Dla “niedzielnego” widza wyglądało to tak. Stal Rzeszów wygrała z Sokołem Ostróda 3:1, a po końcowym gwizdku piłkarze się nie popisali. Zamiast przyjść do kibiców, którzy długo wyczekali powrotu na trybuny, popędzili prosto do szatni. Dziwne, prawda? No więc kibice się oburzyli na zachowanie piłkarzy, bo z ich strony wyglądało to słabo.
Tyle że fani Stali nie wiedzą, jak wyglądało to z perspektywy piłkarzy.
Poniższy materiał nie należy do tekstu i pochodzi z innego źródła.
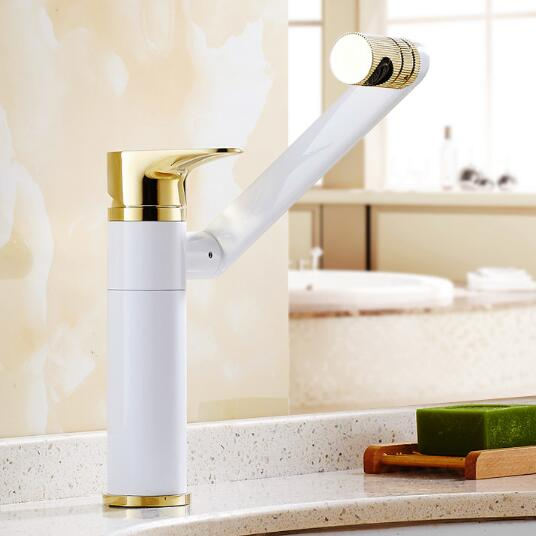 High Quality New Arrivals kitchen faucet chrome brass hot and cold water tap sink mixer tap wash basin faucet basin mixer high quality single handle brass hot and cold basin sink kitchen faucet mixer tap with two hose kitchen taps torneira cozinha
A z perspektywy zawodników było tak, że decyzję podjęto odgórnie, nie bez powodu. Kiedy bowiem Stali nie szło, piłkarze musieli zmierzyć się z wyzwiskami grupy fanów, którzy czekali na nich pod stadionem po jednym z meczów. Jak się domyślacie, nie było to spotkanie przyjemne. Dlatego szatnia, w której jest kilku doświadczonych zawodników – także miejscowych – zdecydowała, że w takich okolicznościach nie ma co się pod trybunę wybierać.
Bo dziękować tym, którzy po nich jeździli, nie mają zamiaru.
Kibole Stali Rzeszów zaatakowali piłkarzy i trenera w szatni
I tu zaczyna się dogrywka historii, której zapewne także nie widzieli niedzielni widzowie, którzy chcieli po prostu obejrzeć walczącą o awans Stal. Po ostatnim gwizdku część kibiców – choć to chyba niewłaściwe słowo – stwierdziła, że skoro nie góra do Mahometa, to Mahomet do góry. Grupa kiboli wpadła do szatni, żeby wyjaśnić temat z piłkarzami przy użyciu pięści. Doszło do przepychanek, zawodnikom wraz z trenerami udało się pognać, ale cała scena była skandaliczna. Słyszymy, że troglodyci z Rzeszowa kilka osób uderzyli. Wśród nich miał być trener Daniel Myśliwiec. Ostatecznie szatnię udało się “obronić”, co samo w sobie brzmi absurdalnie. Kibolom Stali musiało wystarczyć wyzywanie piłkarzy zza drzwi.
Stali Rzeszów współczujemy. Robią w tym sezonie niezły wynik, zmierzają po premię z Pro Junior System, do tego całkiem fajnie grają w piłkę. Jest na co popatrzeć. Ale w takich okolicznościach nie zdziwimy się, jeśli zespół w walce o baraże trochę wyhamuje. Ciężko będzie też zapewne utrzymać zawodników i trenera na kolejny sezon. W końcu podpisują oni kontrakty z klubem piłkarskim, a nie federacją freak-fightów.
Tak więc grupie kiboli należą się szczere gratulacje. Już niedługo faktycznie będziecie mogli dumnie śpiewać, że “Stal to wy”. Bo nikt poza wami nie będzie chciał mieć z takim klubem do czynienia.